Öncelikle "nitelikli okul" nitelemesinin, ne kadar sorunlu bir dil olduğunu söylemek isterim. Bu yanlış ifade, diğer okullara yönelik -istenmese de- şu anlamı içerir: Niteliksiz okulların, niteliksiz öğrencileri, niteliksiz öğretmenleri ve niteliksiz velileri...
Neden böyle "ayrıştırıcı ve ötekileştirici" bir dil kullanılıyor anlamış değilim... Bu niteleme, hangi eğitim anlayışıyla, eğitim felsefesiyle örtüşüyor?
LGS ile ilgili eleştiri ve öneriler:
- İstemeyen öğrenciler girmemesi güzel. Ama zaten bu öğrencilerin çoğunun TEOG diye bir derdi ve stresi yoktu...
- 6 ve 7 sınıflardan soru sormak, 1-2 yıl önceki konuları da çalışma mecburiyetini getirecek. Bu da çoğunlukla destek alma zorunluluğunu doğuracak. Öğrenciler, bu nedenle yine merdiven altı kurumlara yönlendirilmiş olmuyor mu?
- Her değişiklikte, aynı açıklama yapılır: "Müfredat dışında soru sorulmayacak". Bunu sağlamak, öğrencilere yapılacak en büyük yardımdır. Çünkü müfredat dışında soru sormak, fetönün kullandığı en önemli tuzak idi...
- Uzun paragraf ve işlem soruları olacak mı? Bu sorular, öğrencilerde en çok kaygı oluşturan sorulardır. Bu konuda, mutlaka bir sınırlandırma yapmak gerekir.
- 60 soruya 90 dk. Her soru için 1.5 dak. Elbette bazı sorular daha kısa, bazıları da daha uzun sürede çözülecektir. Bu doğal. Sınavı değiştirmedeki amacımız, öğrencilerimizin stresini en aza indirmekse, sınavda hız, öğrenciler için bir "sınav taktiği" olmaktan çıkarılmalıdır. Hız çalışan öğrenci için en büyük stres kaynağıdır.

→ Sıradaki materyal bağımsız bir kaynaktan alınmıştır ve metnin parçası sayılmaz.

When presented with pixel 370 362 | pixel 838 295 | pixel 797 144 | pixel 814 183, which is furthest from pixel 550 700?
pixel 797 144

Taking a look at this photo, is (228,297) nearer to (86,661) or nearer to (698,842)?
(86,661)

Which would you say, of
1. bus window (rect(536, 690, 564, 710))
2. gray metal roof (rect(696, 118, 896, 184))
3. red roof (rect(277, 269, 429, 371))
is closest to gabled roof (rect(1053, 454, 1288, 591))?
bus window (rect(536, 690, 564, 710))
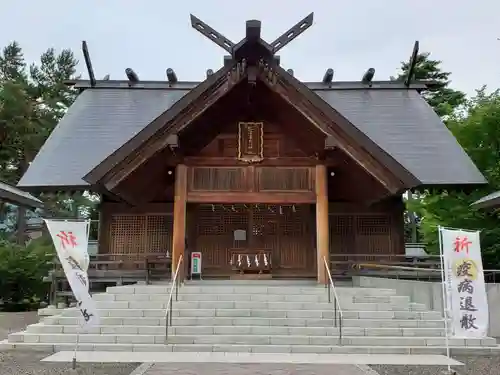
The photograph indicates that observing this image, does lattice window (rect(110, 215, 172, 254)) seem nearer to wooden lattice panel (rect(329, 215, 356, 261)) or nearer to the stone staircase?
the stone staircase

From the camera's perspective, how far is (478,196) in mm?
14812

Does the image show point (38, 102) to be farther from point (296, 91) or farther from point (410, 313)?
point (410, 313)

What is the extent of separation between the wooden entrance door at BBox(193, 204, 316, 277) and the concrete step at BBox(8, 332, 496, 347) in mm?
5649

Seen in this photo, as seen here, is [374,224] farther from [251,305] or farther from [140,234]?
[140,234]

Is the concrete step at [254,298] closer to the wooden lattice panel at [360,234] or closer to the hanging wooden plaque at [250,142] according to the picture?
the hanging wooden plaque at [250,142]

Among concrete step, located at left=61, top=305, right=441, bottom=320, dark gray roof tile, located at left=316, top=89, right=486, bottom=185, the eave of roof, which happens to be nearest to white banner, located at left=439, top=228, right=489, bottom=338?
concrete step, located at left=61, top=305, right=441, bottom=320

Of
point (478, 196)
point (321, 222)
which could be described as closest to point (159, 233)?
point (321, 222)

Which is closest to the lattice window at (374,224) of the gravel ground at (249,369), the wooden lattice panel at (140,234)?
the wooden lattice panel at (140,234)

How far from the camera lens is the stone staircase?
8023mm

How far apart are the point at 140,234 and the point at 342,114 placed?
7.05 m

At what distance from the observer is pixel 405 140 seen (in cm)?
1509

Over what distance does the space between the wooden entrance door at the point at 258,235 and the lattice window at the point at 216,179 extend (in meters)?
2.26

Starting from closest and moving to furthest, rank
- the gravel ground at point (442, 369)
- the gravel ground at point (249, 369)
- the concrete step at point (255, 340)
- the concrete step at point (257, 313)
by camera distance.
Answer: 1. the gravel ground at point (249, 369)
2. the gravel ground at point (442, 369)
3. the concrete step at point (255, 340)
4. the concrete step at point (257, 313)

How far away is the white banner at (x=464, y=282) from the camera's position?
20.6ft
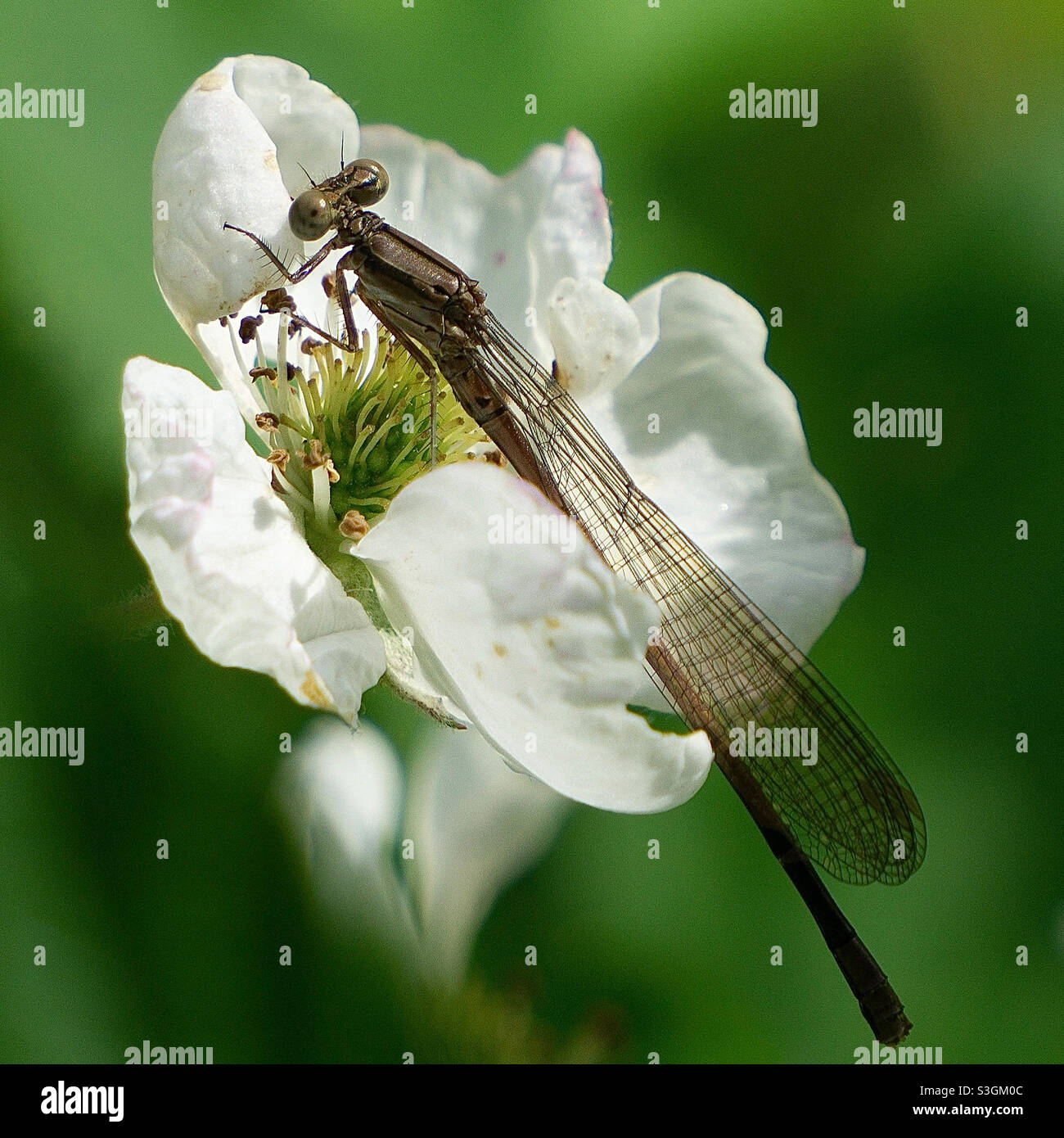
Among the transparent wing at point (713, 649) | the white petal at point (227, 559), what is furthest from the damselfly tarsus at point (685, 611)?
the white petal at point (227, 559)

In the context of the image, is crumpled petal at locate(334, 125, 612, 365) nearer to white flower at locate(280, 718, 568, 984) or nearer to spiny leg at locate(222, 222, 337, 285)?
spiny leg at locate(222, 222, 337, 285)

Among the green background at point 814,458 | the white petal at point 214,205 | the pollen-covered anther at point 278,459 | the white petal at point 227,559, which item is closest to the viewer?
the white petal at point 227,559

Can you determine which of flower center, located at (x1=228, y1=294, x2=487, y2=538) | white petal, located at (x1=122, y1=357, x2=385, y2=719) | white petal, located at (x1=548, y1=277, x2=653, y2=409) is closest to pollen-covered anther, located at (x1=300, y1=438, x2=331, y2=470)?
flower center, located at (x1=228, y1=294, x2=487, y2=538)

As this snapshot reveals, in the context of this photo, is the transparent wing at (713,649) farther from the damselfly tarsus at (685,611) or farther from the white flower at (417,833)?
the white flower at (417,833)

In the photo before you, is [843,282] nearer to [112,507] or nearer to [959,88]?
[959,88]

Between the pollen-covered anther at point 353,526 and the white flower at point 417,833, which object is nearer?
the pollen-covered anther at point 353,526

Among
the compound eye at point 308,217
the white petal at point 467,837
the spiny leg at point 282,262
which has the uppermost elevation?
the compound eye at point 308,217

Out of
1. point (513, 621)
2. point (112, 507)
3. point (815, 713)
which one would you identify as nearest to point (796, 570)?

- Öğrencilere, çıkacak konular ve hangi konulardan ne kadar soru çıkacağı açıklanmalı ve buna uyulmalıdır. Bu açıklama, öğrenci ders çalışırken belirsizliği önler ve onları çok rahatlatır.
- Öğrencileri rahatlatacak, stresini azaltacak bir öneri de, öğrencinin kendi durumunu göreceği, deneme sınavı yapmaktır.